Welche Chancen bieten religionsverbindende Feiern?

Wenn durch respektvolles Zuhören Neugier auf andere Glaubenswelten geweckt wird, kann es zu einer Vertiefung der persönlichen Spiritualität kommen. Und noch wichtiger: Kulturelle Unterschiede können besser verstanden werden, was ein wertschätzendes Miteinander begünstigt. Im besten Fall führen interreligiöse Feiern zudem erneut vor Augen, was in der eigenen Tradition wertvoll und liebenswert ist. Ich sehe hier viele neue Wege für die kirchliche, insbesondere auch die liturgische Arbeit – sofern man sich auf die soziologischen Voraussetzungen einlässt und «interreligiös» auch als «inner-religiös divers» versteht.

Wenn durch respektvolles Zuhören Neugier auf andere Glaubenswelten geweckt wird, kann es zu einer Vertiefung der persönlichen Spiritualität kommen.
Ann-Katrin Gässlein

Welches Fazit und welche Learnings nehmen Sie für sich persönlich mit?

Ich hatte mit meiner Forschung glücklicherweise 2019 begonnen, sodass die COVID-19-Pandemie meine Arbeit nicht schwerwiegend beeinträchtigte. Zudem konnte ich Feiern besuchen, die digitale Wege beschritten und solche, welche die akute Krisensituation thematisierten. Letztlich hatte ich zu viel Material – ein klassischer «Fehler» in der empirischen Forschung. All die Feierprotokolle und Interviews zu sichten und auszuwerten, hat unzählige Stunden gekostet. Künftig werde ich sicherlich das Motto «Weniger ist mehr» im Hinterkopf behalten!

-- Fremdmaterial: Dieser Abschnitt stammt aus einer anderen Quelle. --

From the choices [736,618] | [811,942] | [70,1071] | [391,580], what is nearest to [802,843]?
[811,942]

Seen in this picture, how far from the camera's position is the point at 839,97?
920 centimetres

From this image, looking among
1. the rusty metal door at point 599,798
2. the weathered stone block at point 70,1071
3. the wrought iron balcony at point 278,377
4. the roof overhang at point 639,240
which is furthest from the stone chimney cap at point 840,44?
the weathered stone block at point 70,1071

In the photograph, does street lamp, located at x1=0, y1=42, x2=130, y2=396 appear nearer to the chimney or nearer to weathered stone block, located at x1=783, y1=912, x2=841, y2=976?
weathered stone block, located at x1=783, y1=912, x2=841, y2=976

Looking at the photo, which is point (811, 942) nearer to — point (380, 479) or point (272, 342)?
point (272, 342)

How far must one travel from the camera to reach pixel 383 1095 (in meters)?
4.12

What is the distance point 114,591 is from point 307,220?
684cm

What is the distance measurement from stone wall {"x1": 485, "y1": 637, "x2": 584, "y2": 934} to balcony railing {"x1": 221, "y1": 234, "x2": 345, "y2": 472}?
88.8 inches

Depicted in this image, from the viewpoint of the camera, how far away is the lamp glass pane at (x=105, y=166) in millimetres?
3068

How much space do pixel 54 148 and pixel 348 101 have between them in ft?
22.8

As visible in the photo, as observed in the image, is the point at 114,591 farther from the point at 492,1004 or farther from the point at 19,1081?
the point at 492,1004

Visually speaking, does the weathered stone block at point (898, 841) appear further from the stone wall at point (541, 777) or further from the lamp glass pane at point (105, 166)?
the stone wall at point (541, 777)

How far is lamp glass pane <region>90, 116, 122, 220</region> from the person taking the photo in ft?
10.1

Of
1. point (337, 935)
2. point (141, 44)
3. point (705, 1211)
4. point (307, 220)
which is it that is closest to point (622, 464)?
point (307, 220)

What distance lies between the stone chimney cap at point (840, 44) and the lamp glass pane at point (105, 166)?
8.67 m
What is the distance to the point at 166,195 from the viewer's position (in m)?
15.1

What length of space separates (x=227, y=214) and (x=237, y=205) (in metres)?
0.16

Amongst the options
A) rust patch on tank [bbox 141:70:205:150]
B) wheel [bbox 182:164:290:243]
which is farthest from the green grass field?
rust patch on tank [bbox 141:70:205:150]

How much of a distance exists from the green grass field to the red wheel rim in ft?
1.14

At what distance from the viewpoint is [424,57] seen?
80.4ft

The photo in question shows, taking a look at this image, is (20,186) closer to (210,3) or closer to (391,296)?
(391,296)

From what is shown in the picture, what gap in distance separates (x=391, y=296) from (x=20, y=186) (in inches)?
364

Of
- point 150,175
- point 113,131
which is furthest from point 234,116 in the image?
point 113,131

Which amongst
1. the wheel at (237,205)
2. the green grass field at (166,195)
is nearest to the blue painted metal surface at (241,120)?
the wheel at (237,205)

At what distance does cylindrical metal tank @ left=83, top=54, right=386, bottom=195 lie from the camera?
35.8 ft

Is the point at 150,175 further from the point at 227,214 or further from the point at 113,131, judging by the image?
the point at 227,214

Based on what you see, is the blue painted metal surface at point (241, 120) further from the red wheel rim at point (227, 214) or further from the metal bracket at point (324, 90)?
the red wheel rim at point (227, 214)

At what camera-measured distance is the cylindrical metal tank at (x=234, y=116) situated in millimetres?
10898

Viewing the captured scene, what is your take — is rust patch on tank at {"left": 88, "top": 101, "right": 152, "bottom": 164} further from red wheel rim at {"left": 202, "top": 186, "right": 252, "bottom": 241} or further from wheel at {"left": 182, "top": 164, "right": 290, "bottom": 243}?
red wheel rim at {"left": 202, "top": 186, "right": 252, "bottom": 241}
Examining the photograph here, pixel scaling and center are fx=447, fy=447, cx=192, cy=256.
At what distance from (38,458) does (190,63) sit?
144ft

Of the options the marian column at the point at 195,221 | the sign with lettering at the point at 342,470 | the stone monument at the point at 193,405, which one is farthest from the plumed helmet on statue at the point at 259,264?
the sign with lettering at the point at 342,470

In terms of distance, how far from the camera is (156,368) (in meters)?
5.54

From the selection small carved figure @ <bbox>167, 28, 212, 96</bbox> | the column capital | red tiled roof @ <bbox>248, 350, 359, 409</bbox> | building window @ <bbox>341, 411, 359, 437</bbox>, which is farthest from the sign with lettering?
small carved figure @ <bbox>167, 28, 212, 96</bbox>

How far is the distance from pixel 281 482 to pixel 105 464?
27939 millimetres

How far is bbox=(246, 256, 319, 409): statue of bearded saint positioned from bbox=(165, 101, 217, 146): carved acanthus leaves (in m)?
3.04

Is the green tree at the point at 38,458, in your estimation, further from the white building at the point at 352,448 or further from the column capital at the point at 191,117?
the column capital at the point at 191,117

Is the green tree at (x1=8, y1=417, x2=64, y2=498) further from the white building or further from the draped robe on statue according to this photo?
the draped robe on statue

Und in Bezug auf interreligiöse Feiern?

Obwohl gerade die letzte Zeit des Schreibens meiner Dissertation sehr viel Energie und Substanz abverlangte, bin ich doch unglaublich dankbar für die vielen wertvollen neuen Kontakte, die ich gewinnen konnte. Und ich musste einmal mehr feststellen, dass ich irgendwie ein «Freak» bin, ein Liturgie-Fan im weitesten Sinn. So spannend und bereichernd interreligiöse Feiern auch sind: Die «Originale» – in ihrer Muttersprache, mit ihren tradierten Texten und Gesängen, ihren für westlich sozialisierte Menschen oft fremden Ritualen – finde ich wirklich fantastisch! Daher sehe ich religionsverbindende Feiern auch als eine Art «Schaufenster»; als eines, in dem sich die einzelnen Religionen von ihrer besten Seite zeigen können, Lust auf mehr wecken und so das respektvolle Miteinander fördern und stärken.
 

Die von Professorin Birgit Jeggle-Merz betreute Dissertation wurde unter dem Titel «Religionsverbindende Feiern in der Schweiz. Religionssoziologische Analyse und liturgiewissenschaftliche Kommentierung (Herder, Freiburg i. Br. 2024) veröffentlicht. Newsmeldung
 

Das Interview ist im Jahresbericht 2023 der Universität Luzern erschienen.